This special issue of the European Journal of Mineralogy is dedicated to ultrahigh-pressure (UHP) metamorphism and its increasing role in the geosciences. The term UHP metamorphism refers to those rock types that were formed or embedded in shallow levels of the continental or oceanic lithosphere and subsequently experienced PT-conditions within or above the lower limits of the coesite stability field.
It was 25 years ago that Christian Chopin discovered metamorphic coesite in “pyrope-quartzites” from the Dora-Maira Massif, Italian Western Alps (Chopin, 1984). In the same year, Dave Smith found coesite in eclogites from the Western Gneiss Region, Norway (Smith, 1984). At that time, UHP metamorphism was thought to represent a rather “exotic” type of metamorphic grade. However, the worldwide importance of these rocks is now documented in more than 25 recognized UHP terranes. Thus, UHP metamorphism is far from an “exotic” process, and reflects its significance regarding global endogenic forces. Only through the application of fundamental mineralogical and petrological methodologies was it possible to decode burial and subsequent exhumation of UHP metamorphic rocks. It is clear that all other disciplines of solid earth sciences are affected as a consequence of these studies, and that textbooks in mineralogy and geology require dramatic revision.

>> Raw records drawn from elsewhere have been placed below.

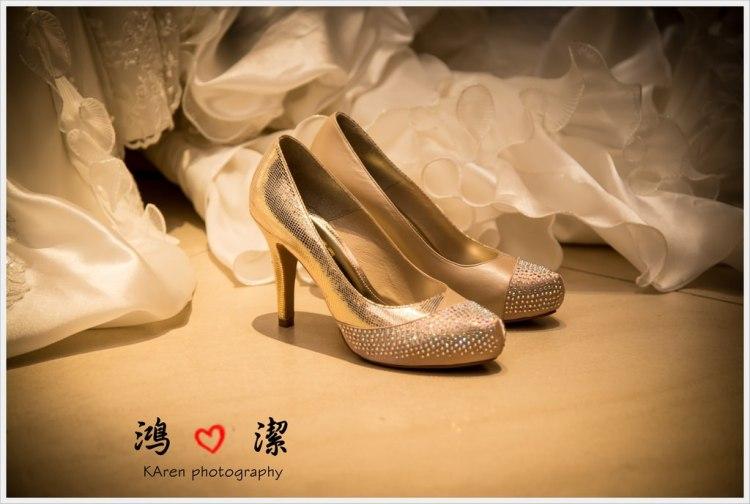 [婚攝] 0907 鴻vs潔 結婚之喜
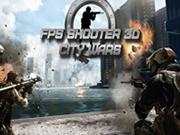 Razboi in Oras FPS Shooter 3D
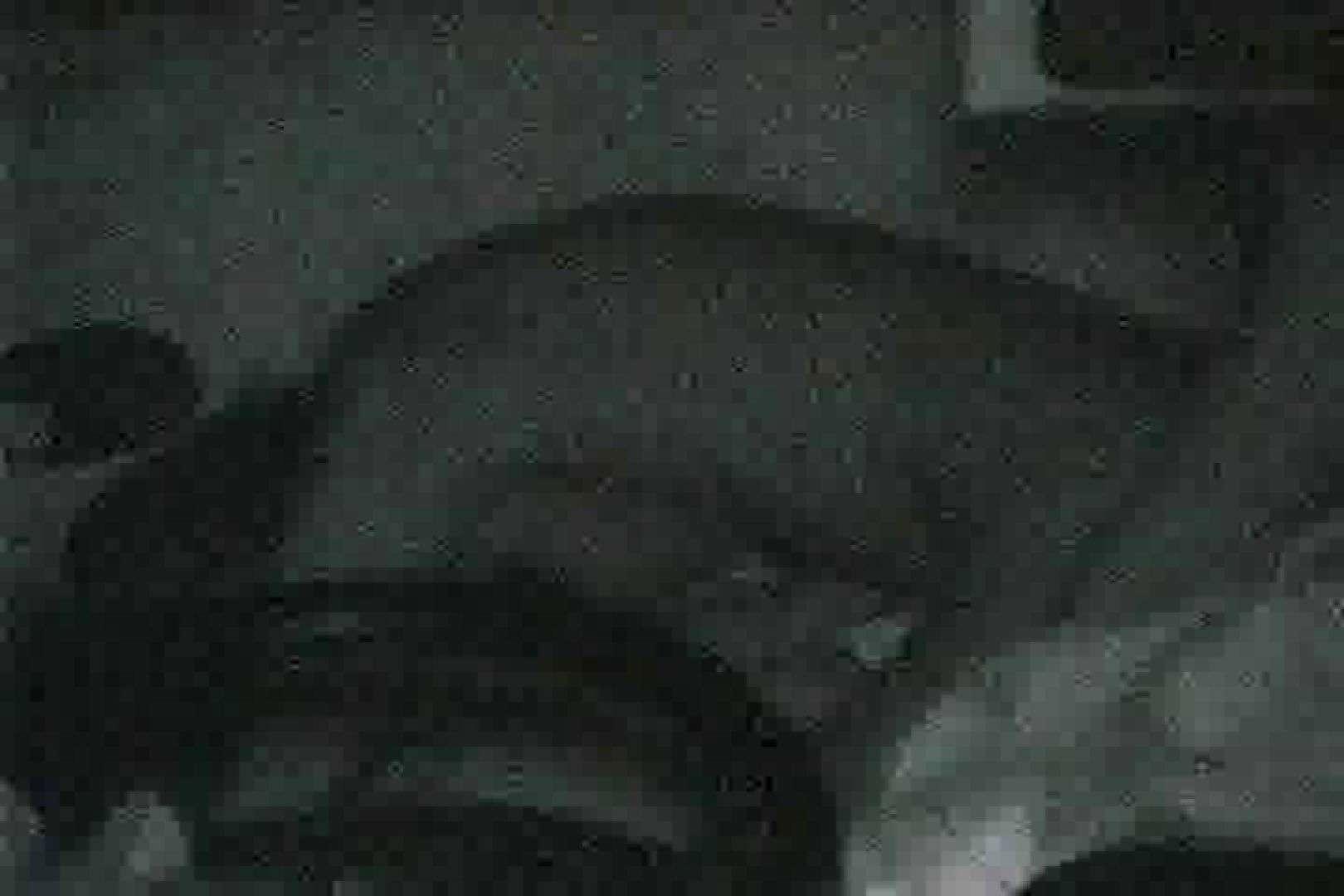 「充血監督」さんの深夜の運動会!! vol.035 OLの実態 | 車  104pic 13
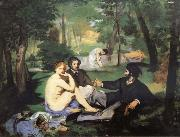 Edouard Manet Having lunch on the grassplot painting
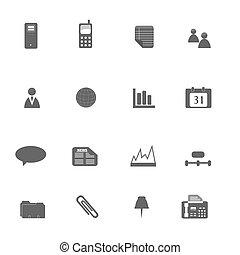jogo, silueta, negócio, ícone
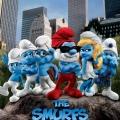蓝精灵 The Smurfs (2011) 电影海报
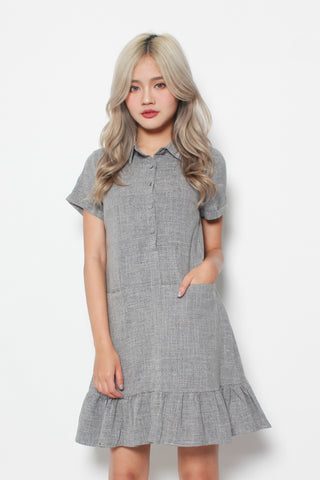 CAELA POCKET DRESS IN GREY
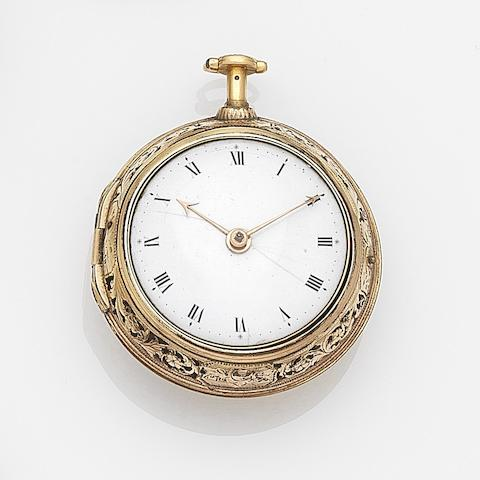 J. Ward, London. A gold key wind quarter repeating pair case pocket watchCirca 1730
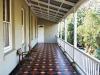 Colinton-front-veranda-2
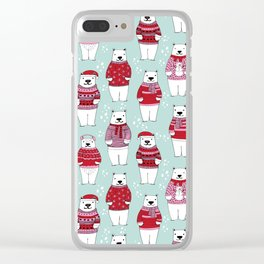 Polar Bear character cute christmas sweater polar bears nature illustration pattern Clear iPhone Case
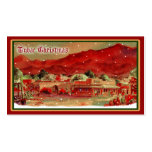 Old Fashioned Tubac Christmas Gift Tags Double-Sided Standard Business Cards (Pack Of 100)
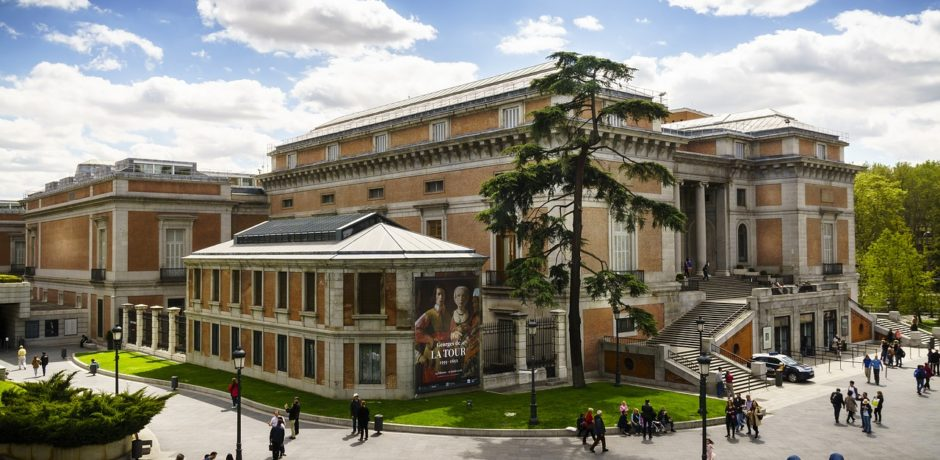 El Prado Museum Madrid-1758045_1280 Spain Tour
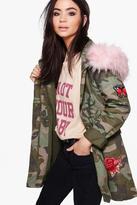 Boohoo Olivia Boutique Camo Embroidered Faux Fur Hood Parka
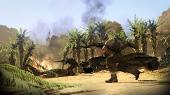 Sniper Elite 3 + DLC (2014) PC | Rip �� ShTeCvV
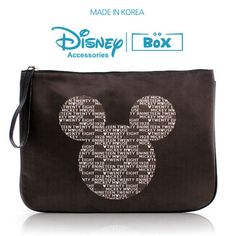 Disney Mickey Mouse Purse Clutch  Hand  Bag Pouch Character Circle Mickey  Bag    Clothing, Shoes & Accessories, Women's Handbags & Bags, Handbags & Purses   eBay!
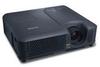 PJ658 LCD Projector 2500 ANSI Lumens -- PJ658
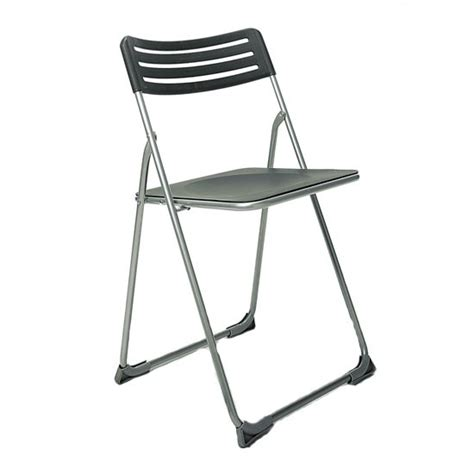 argos kitchen furniture www elizahittman folding kitchen chair metal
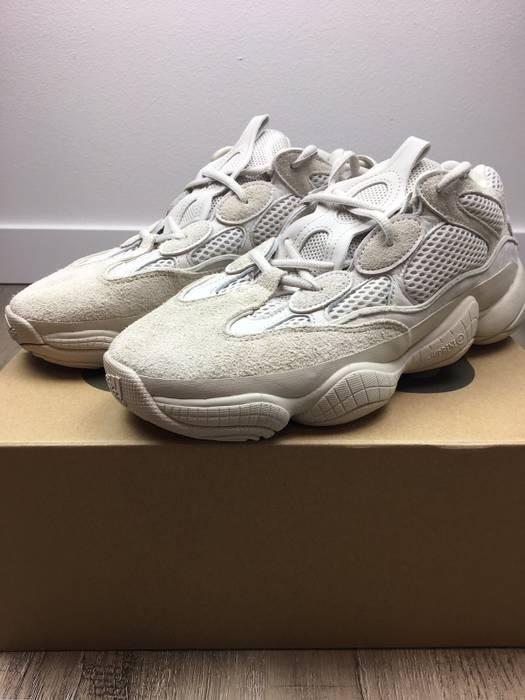 c3dce7634c6d Adidas Kanye West Yeezy Desert Rat 500 Blush Size 8 - Low-Top ...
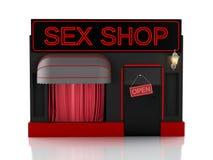 Sex shop. 3d illustration Royalty Free Stock Photography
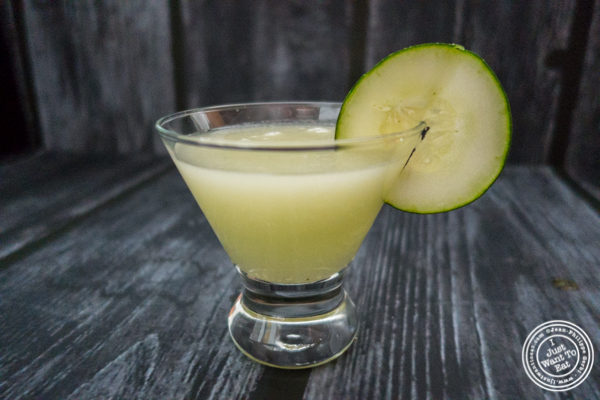 Cucumber cooler with Gringo Bandito Hot Sauce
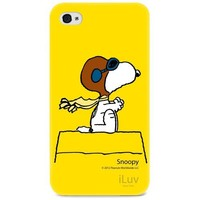 iLuv iCP751SYEL Peanuts Character Hardshell Case for iPhone 4/4S (Snoopy)-Yellow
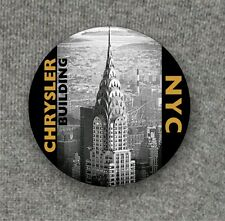NYC Chrysler Building - Large Button Badge - 58mm diam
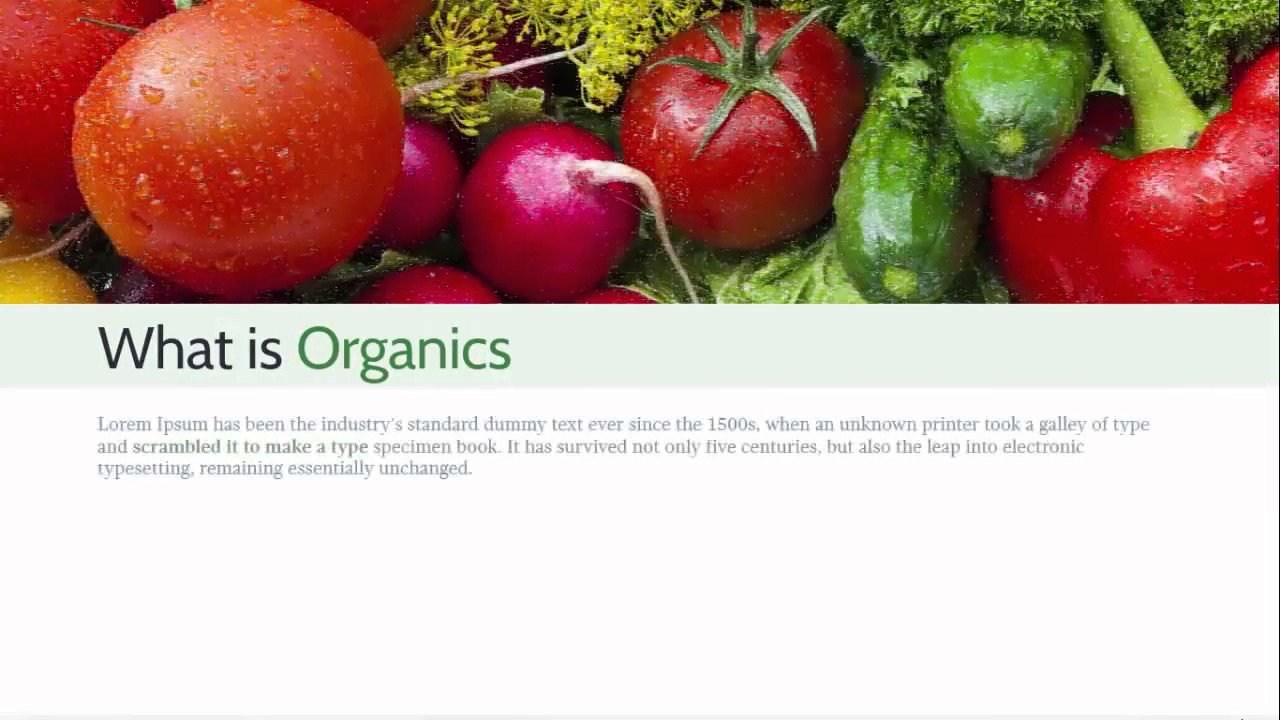 organic farm free powerpoint template - youtube, Modern powerpoint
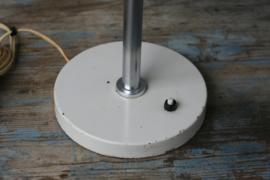 Gispen 5315/5015 Bureaulamp
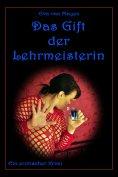 eBook: Das Gift der Lehrmeisterin
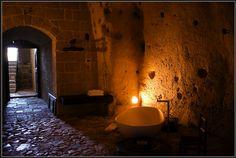 la grotte della civita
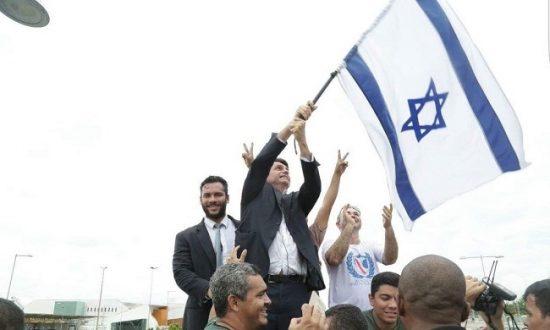 Por Israel, Bolsonaro estuda envio de tropas no Oriente Médio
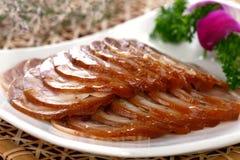 κινεζικό κρύο εύγευστο λουκάνικο τροφίμων πιάτων Στοκ Εικόνες
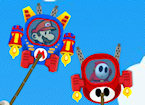 Mario Robo Battle game image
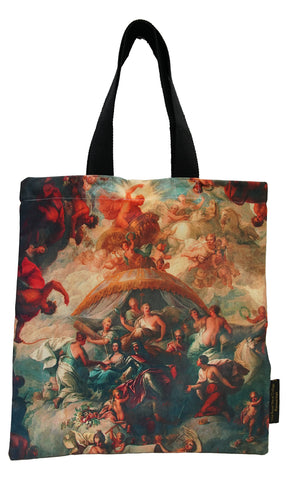 The Ceiling Tote Bag
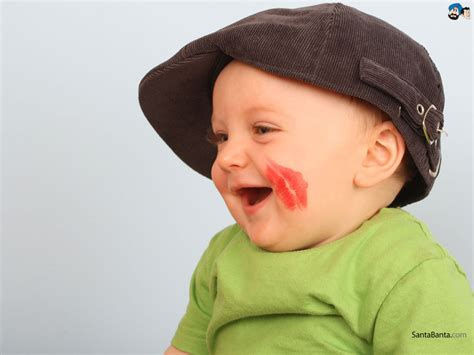 27 Cute Baby Boy Pictures For Facebook Profile - We Need Fun
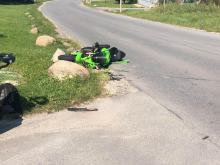 Kierowca motocykla ranny w zdarzeniu drogowym na terenie Opola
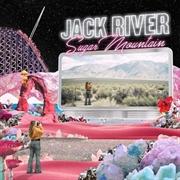 Sugar Mountain - Pink Marble Vinyl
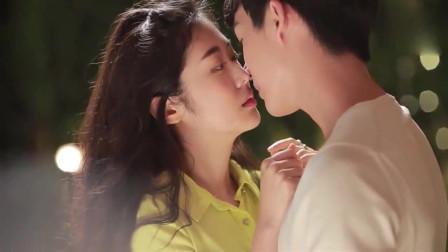 总裁浪漫告白灰姑娘,终于修成正果,热吻在一起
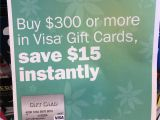 Pre Approval for Comenity Bank Office Max Depot 15 Instant Discount Off 300 In Visa Gift Cards
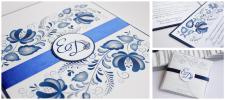Брендирование печатной продукции свадьбы в стиле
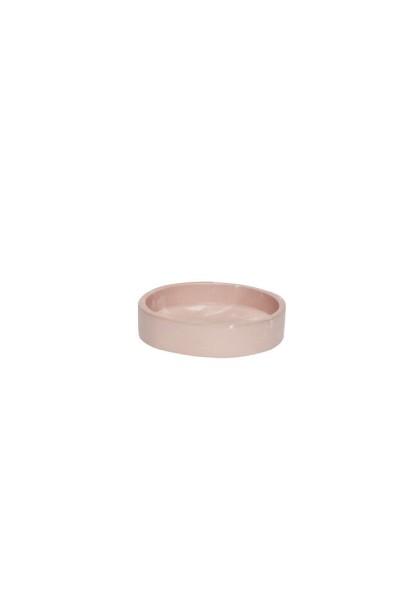 Hübsch, Keramik Schale, Rose ø11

Until the mid 1980s, classical metamorphic facies diagrams were restricted to upper pressures of about 10–12 kbar, thus reflecting the “normal” thickness of the continental crust. With the new petrological data at hand, nobody could deny the convincing evidence that crustal rocks must have been subducted to mantle depths of at least 100 km and later exhumed to the surface by tectonic processes. These discoveries have enormous implications, particularly in petrology, geodynamics, global tectonics, seismology, and geochemical recycling.
It was then only a matter of time until diamond was discovered in crustal metamorphic rocks: Sobolev & Shatsky (1990) found micro-inclusions within garnet and zircon in gneisses and associated rocks from the Kokchetav Massif, Kazakhstan. Since then, about 10 localities with metamorphic diamonds have been described. Due to this finding, the PT-diagram of metamorphic conditions realized by the Earth’s crust had to be extended up to 40 kbar, coinciding with burial depths of about 140 km. In recent years, modern nanoscale techniques (e.g., synchrotron infrared spectroscopy, nano-secondary ion mass spectrometry, focused ion beam techniques) have had an increasingly important role in the discovery of new indicator phases/associations for UHP-metamorphism, like TiO2with an α-PbO2-structure, majoritic garnet, supersilicic titanite, supersilicic clinopyroxene, high-K clinopyroxene, high-P clinoenstatite, or even apparent pseudo-morphs after stishovite which require continental subduction to depths of at least 300 km. The new field of UHP metamorphism inspired an increase in related high-pressure experimental studies and computer modelling. Such studies often significantly exceed “normal metamorphic pressures”: for example multi-anvil technology can achieve pressures of about 26 GPa (equalling depths of about 700 km); using the diamond-anvil-cell technique even several 100 GPa may be reached. What a revolutionary challenge in geodynamical processes to understand!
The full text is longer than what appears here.